But what happens if we run out of disc space? Well, the sed command will get as far as reading in data, but when it tries to write it out it will get a write error. If it got as far as opening the output file, then the result will be that input.tmp will now be an empty file - and so when we invoke mv, we'll replace the input file with a completely empty file.

sfere$ cat input
wibble foo spong
sfere$ ./t input
sed: Couldn't close {standard output}: No space left on device
sfere$ cat input
sfere$

We know something's gone wrong, because sed produced an error message, but our script has destroyed our input file! Hopefully we have a backup, but it would be better not to have lost it in the first place.

(The error message appears to refer to closing the file rather than writing to it - this is because the I/O library used by sed buffers output internally before actually writing it to disc, so the last few bytes of the output only get written out when the output file is closed at the end of the program.)

What can we do about this? Ideally we'd like sed to tell us when it fails to write some or all of its output and prevent the mv command from occurring. And sed does tell us when it fails: conventionally when a program succeeds, it exits with status zero; if any error occurs it exits with some nonzero status.

After executing a command, the shell puts the exit status into the built-in variable $?. We can check that this is zero after each command. For example:

sfere$ cat t
#! /bin/sh
for file; do
  sed < "$file" > "$file.tmp" 's/foo/bar/g'
  if [ $? = 0 ]; then
    mv "$file.tmp" "$file"
  fi
done
sfere$ ./t input
sed: Couldn't close {standard output}: No space left on device
sfere$ echo $?

[Collection entries]
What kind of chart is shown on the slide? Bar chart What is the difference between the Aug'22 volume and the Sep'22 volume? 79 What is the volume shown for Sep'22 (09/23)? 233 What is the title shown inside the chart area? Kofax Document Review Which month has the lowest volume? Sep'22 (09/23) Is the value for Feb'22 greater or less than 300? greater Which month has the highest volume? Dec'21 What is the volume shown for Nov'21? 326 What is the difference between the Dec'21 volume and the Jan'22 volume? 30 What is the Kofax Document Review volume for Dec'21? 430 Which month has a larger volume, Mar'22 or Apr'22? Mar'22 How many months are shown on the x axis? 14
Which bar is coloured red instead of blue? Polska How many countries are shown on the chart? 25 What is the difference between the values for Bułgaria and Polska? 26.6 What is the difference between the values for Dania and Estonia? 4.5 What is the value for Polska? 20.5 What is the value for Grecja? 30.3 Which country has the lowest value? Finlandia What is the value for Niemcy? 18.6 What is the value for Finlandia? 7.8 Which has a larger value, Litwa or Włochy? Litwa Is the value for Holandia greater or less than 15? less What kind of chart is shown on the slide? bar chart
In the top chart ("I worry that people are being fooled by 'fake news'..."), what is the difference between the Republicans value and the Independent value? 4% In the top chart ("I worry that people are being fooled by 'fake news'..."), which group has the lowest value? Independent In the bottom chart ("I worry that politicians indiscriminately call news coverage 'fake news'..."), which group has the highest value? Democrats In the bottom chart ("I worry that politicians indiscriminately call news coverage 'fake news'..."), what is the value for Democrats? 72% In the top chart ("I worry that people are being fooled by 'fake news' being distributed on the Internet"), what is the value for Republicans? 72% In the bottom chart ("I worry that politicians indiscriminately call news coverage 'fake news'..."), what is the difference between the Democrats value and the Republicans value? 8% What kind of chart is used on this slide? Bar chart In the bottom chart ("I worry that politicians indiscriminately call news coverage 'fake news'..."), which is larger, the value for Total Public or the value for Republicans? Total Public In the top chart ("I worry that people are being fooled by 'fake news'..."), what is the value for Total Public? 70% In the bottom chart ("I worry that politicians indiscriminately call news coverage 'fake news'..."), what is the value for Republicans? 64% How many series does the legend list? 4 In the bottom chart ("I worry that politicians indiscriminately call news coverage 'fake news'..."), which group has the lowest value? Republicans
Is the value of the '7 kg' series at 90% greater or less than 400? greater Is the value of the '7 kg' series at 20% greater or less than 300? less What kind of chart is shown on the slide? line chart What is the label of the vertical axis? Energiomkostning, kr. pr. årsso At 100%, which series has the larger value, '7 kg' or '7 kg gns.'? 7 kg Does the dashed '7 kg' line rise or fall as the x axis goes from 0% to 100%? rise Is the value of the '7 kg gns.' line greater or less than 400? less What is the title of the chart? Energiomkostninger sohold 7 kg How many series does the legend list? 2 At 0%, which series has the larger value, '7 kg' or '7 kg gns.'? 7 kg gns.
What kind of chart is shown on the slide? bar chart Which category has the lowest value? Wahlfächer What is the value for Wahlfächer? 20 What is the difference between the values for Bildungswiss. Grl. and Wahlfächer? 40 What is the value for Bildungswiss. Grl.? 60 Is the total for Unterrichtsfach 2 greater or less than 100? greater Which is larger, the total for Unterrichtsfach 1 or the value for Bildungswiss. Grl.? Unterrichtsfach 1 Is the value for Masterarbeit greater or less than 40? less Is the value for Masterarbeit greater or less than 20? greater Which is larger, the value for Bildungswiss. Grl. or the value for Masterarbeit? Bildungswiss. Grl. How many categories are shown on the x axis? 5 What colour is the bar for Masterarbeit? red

### Required work
1. Please reproduce the stretch of the text on sed and disc space from "We know something's" through "some nonzero status.", replacing "backup" with "spare copy".
2. Extend the text on sed and disc space by writing the part that comes after its final line.

### Results for each task
1.
We know something's gone wrong, because sed produced an error message, but our script has destroyed our input file! Hopefully we have a spare copy, but it would be better not to have lost it in the first place.

(The error message appears to refer to closing the file rather than writing to it - this is because the I/O library used by sed buffers output internally before actually writing it to disc, so the last few bytes of the output only get written out when the output file is closed at the end of the program.)

What can we do about this? Ideally we'd like sed to tell us when it fails to write some or all of its output and prevent the mv command from occurring. And sed does tell us when it fails: conventionally when a program succeeds, it exits with status zero; if any error occurs it exits with some nonzero status.

2.
0
sfere$ cat input
wibble foo spong
sfere$ ls
input  input.tmp  t

A quick solution to the first of these problems can be found in the -e shell option. If this option is turned on then if any command exits with nonzero status, the entire script is immediately terminated. For example:

sfere$ cat t
#! /bin/sh
set -e
for file; do
  sed < "$file" > "$file.tmp" 's/foo/bar/g'
  mv "$file.tmp" "$file"
done
sfere$ ./t input
sed: Couldn't close {standard output}: No space left on device
sfere$ echo $?
4
sfere$ cat input
wibble foo spong

4.1 Cleaning Up After Errors

That temporary file is still lying around, wasting disc space and looking untidy; although here it's just one file, it's not unheard of to see thousands of redundant temporary files lying around, and this can become a serious problem.

sfere$ cat t
#! /bin/sh
set -e
for file; do
  trap 'rm -f "$file.tmp"' 0
  sed < "$file" > "$file.tmp" 's/foo/bar/g'
  mv "$file.tmp" "$file"
done
sfere$ ./t input
sed: Couldn't close {standard output}: No space left on device
sfere$ echo $?
4
sfere$ ls
input  t

Note the nesting of quotes in the "trap" command. This causes the exit handler to be set without any expansion going on - so it will be the exact characters rm -f "$file.tmp". The quotes and expansion of $file will be processed only when the handler is executed.

The reason for this is that if we expanded the filename early, then we'd have to escape any spaces in the filename, which is messy to get right and (as shown) not actually necessary.

Also, note that the "trap" command appears inside the loop rather than outside the loop: otherwise, when the script is invoked with no arguments, the file ".tmp" will be deleted.

An approach that avoids the need for nested quoting is to use a shell function to do the cleanup:

#! /bin/sh
set -e

cleanup() {
  rm -f "$file.tmp"
}

for file; do
  trap cleanup 0
  sed < "$file" > "$file.tmp" 's/foo/bar/g'
  mv "$file.tmp" "$file"
done

Note that some (obsolete) shells don't support functions, so this approach isn't guaranteed to be completely portable.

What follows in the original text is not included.